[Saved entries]
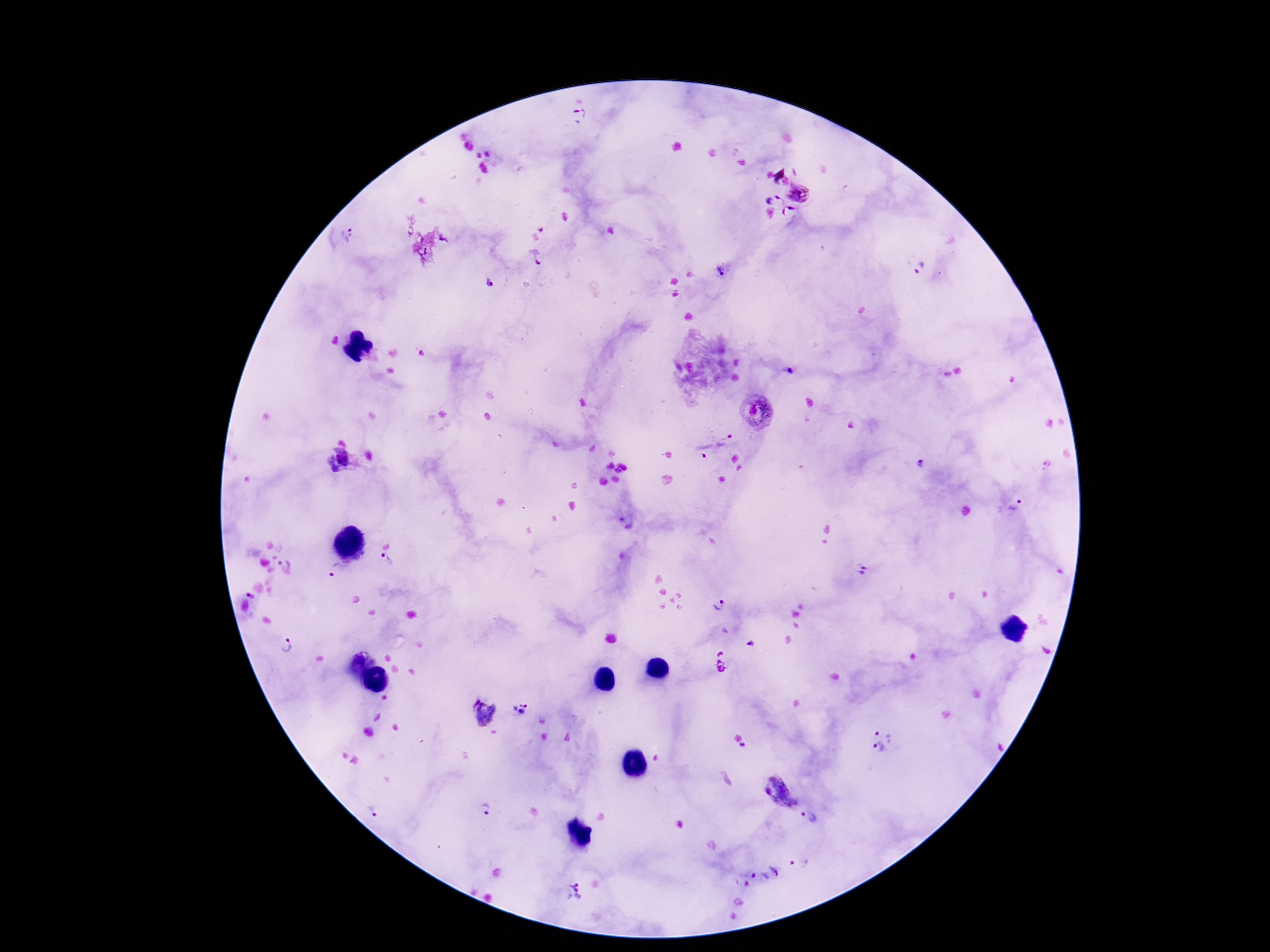

Approximate centers as (x, y) in pixels.
Plasmodium parasites: (579, 116), (799, 193), (773, 201), (790, 213), (349, 233), (538, 258), (920, 267), (721, 273), (489, 285), (792, 372), (757, 413), (727, 441), (702, 450), (338, 460), (919, 464), (1017, 505), (284, 559), (386, 562), (332, 570), (862, 571), (251, 596), (719, 607), (283, 645), (747, 645), (721, 663), (519, 709), (485, 712), (882, 739), (780, 793), (487, 809), (374, 813), (809, 817), (799, 862), (763, 873), (573, 891).

Summary:
  - Patient malaria status: infected
  - Magnification: 100x
  - Field of view: one from this slide
  - Capture: smartphone camera through the microscope eyepiece
  - Stain: Giemsa
  - Image size: 1270×952 pixels
  - Preparation: thick blood smear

** PROBLEM TO WORK ON **
All lines holding the word "pixels" must be copied from the data.

** SOLUTION FOR THIS TASK **
Approximate centers as (x, y) in pixels.
  - Image size: 1270×952 pixels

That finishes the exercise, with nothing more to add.